Improving Construction Task Efficiency
Project Goal
This project uses real-world construction task data to investigate why tasks get delayed and what can be done to improve timelines, safety, and team coordination. I developed this end-to-end data analysis as a portfolio project to demonstrate my skills in data engineering, visualization, and predictive modeling.
Data Used
Source: Kaggle (contributed by BIM Manager Jason Rymer)
Size: 12,000+ tasks from construction project apps
Two Files:
Forms: On-site checklists and quality/safety forms
Tasks: Actions triggered by those forms (e.g., fix, inspect)
Key Variables: task_group, type, created, status_changed, overdue, cause, priority, duration_days
Step 1: ETL (Extract, Transform, Load)
Standardized column names for consistency
Handled missing data:
Removed high-missing-value columns (like target, association)
Filled in unknown priority, cause, and task_group
Dropped rows missing essential information
Generated a duration_days variable to measure how long a task took
Step 2: Exploratory Data Analysis
Graph 1: Overdue Rate by Task Group
Highest overdue rates were in the Quality group, followed by the Design Team
Site management and safety had relatively low delay rates
Graph 2: Overdue Rate by Task Type
Many of the top 15 delayed task types belonged to the Design Team
Especially BCAR-related types like Design Team - BCAR Electrical
Graph 3: Monthly Overdue Trend
Overdue tasks peaked in March, July, and August
September and October showed recovery and fewer delays
Graph 4: Overdue by Task Group Over Time
Quality Team: Recurring delays every ~3 months, possibly tied to phase-end inspections
Design Team: Clear spike in July/August, likely due to vacations or design deadlines








Graph 1
Graph 2
Graph 4
Graph 3
Step 3: Root Cause Analysis
To go deeper, I created filtered datasets for the Design Team and Quality Team and modeled overdue (yes/no) using:
Features: priority, cause, duration_days
Models: Logistic Regression (baseline) and Random Forest (for interpretability)
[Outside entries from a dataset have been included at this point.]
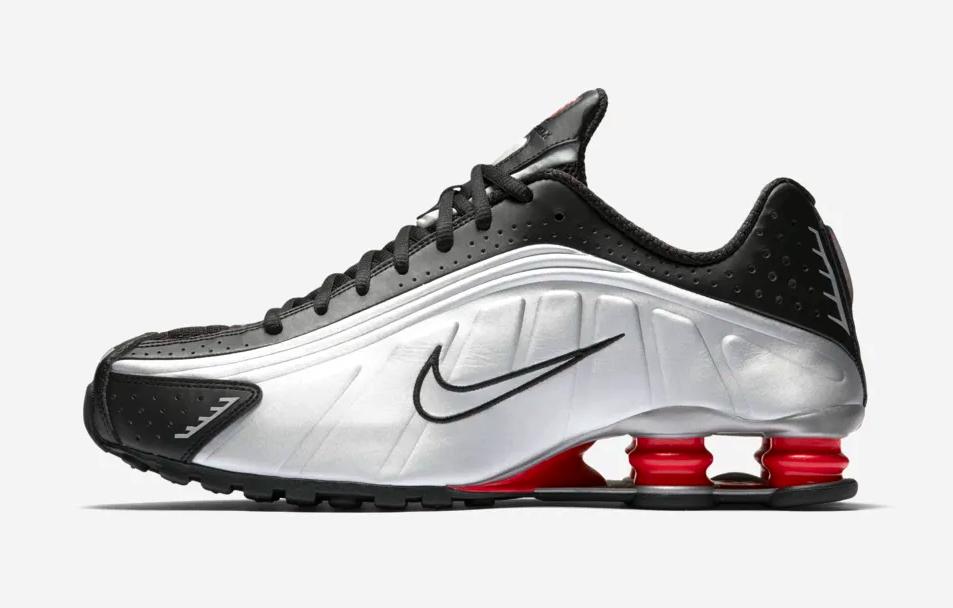 f:id:sneakerscaffetokyo:20190317100423p:plain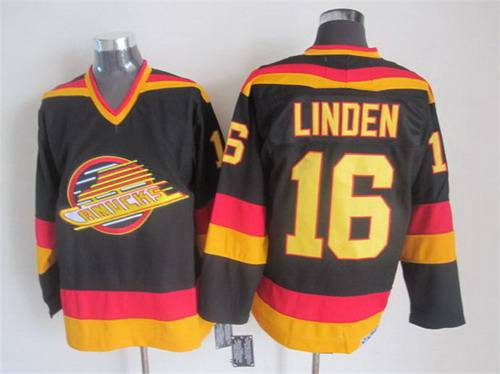 ... vancouver canucks jersey 10 pavel bure 1985 86 yellow ccm vintage  throwback mens vancouver canucks 16 16dcc7ef0
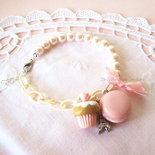 Bracciale Parigi #modello3, con perle, fiocco, Tour Eiffel, macaron e cupcake in fimo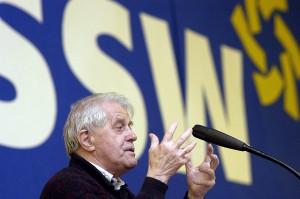 Karl Otto Meyer taler ved SSW's landsmøde i Tarp  (Foto: Lars Salomonsen)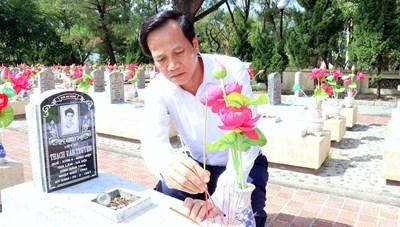 Bộ trưởng Đào Ngọc Dung: Sửa từ 'liệt sĩ vô danh' là lương tâm, trách nhiệm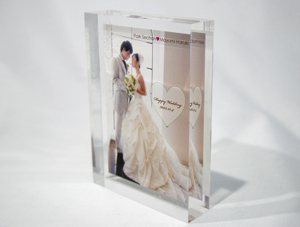 特別な日のための贈り物 色褪せない美しい思い出を、Qualia(クオリア)に。 結婚式のウェルカムボード ご両親へのウエディングギフト 二人だけの結婚記念プレート 新郎新婦へのプレゼント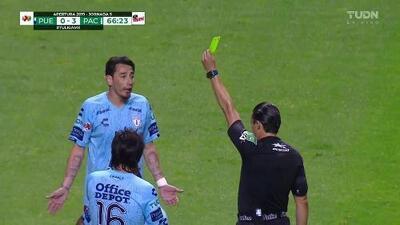 Tarjeta amarilla. El árbitro amonesta a Rubens Sambueza de Pachuca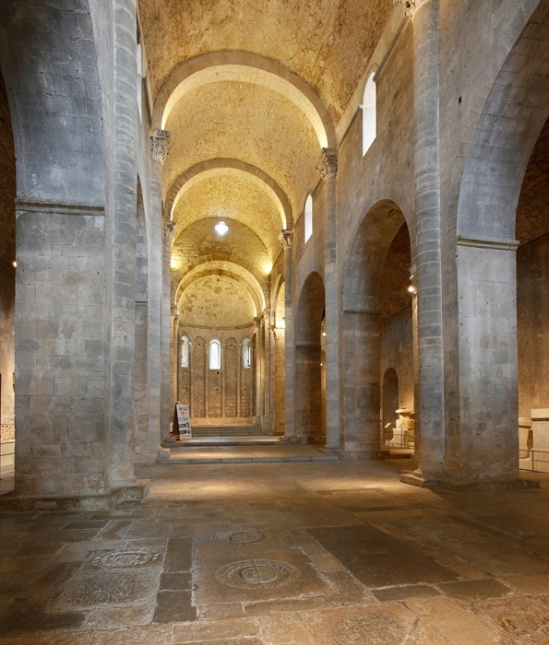 Nave, Monastir Sant Pere de Galligants, Girona (Girona) Photo by Jong-Soung Kimm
Design Team Modeling Results
Accuracy: 81% using Random Forest
Top Drivers of Delay:
Long task durations (especially July-August)
Unknown or unspecified priority and cause
Interpretation: Design tasks get delayed when they are time-consuming and poorly described or tagged, suggesting need for better documentation and summer resource planning.
Quality Team Modeling Results
Accuracy: 87%
Top Features:
cause=Workmanship issue
Long task durations
Unclear or unspecified task metadata
Interpretation: Quality delays stem from recurring field problems and re-inspections. Better task tracking and urgency tagging could reduce repeated delays.




Design team
Quality Team
Final Insights & Recommendations
1. Improve Documentation
Many delayed tasks lacked clear priority or cause
Mandatory structured inputs in field apps can reduce ambiguity
2. Plan for Cyclical Risk
Quality team shows periodic delay spikes. Consider adjusting inspection timelines or adding short-term help.
3. Summer Staffing for Design
Design delays peak in summer. More pre-summer planning or contract buffers could reduce pressure.